Show all lines from the data that include the word "California".
---- DATA RECORDS
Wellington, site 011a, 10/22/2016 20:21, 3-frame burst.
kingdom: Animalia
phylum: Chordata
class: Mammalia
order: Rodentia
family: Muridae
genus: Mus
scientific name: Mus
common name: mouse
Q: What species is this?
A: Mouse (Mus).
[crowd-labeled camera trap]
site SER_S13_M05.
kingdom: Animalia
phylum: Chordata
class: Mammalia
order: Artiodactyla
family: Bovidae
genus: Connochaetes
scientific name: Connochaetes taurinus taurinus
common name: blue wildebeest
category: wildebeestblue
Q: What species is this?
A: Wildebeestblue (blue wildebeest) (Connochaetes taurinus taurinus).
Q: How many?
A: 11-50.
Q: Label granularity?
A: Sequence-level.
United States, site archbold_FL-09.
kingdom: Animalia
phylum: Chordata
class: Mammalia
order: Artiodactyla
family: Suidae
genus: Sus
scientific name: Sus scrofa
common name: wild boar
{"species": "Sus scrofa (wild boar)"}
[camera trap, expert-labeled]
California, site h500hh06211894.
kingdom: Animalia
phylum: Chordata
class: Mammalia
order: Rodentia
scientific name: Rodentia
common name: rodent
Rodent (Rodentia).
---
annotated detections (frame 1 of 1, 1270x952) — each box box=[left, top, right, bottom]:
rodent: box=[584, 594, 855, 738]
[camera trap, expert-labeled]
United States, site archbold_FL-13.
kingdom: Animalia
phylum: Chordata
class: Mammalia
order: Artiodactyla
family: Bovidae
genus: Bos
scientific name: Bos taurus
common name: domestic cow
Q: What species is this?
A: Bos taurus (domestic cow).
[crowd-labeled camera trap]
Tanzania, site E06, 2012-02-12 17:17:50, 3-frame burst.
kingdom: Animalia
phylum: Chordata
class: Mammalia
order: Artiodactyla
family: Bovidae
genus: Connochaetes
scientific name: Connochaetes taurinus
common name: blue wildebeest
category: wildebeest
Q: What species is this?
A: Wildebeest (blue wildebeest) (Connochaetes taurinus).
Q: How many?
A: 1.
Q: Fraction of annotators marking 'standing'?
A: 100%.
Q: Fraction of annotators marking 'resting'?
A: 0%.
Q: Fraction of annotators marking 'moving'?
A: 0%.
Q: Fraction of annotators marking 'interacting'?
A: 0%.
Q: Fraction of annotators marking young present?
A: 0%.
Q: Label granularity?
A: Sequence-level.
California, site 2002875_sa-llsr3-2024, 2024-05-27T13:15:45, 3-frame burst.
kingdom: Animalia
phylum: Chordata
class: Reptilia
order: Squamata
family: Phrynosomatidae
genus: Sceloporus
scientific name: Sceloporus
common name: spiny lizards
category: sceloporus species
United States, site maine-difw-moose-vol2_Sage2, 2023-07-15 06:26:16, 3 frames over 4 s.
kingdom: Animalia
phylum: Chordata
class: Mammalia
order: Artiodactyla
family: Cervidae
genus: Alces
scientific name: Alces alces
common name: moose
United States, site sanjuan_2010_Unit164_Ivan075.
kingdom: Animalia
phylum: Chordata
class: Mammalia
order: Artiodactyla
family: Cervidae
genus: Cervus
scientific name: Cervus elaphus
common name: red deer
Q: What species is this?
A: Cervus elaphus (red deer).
--------
### ANSWER BOX
California, site h500hh06211894.
California, site 2002875_sa-llsr3-2024, 2024-05-27T13:15:45, 3-frame burst.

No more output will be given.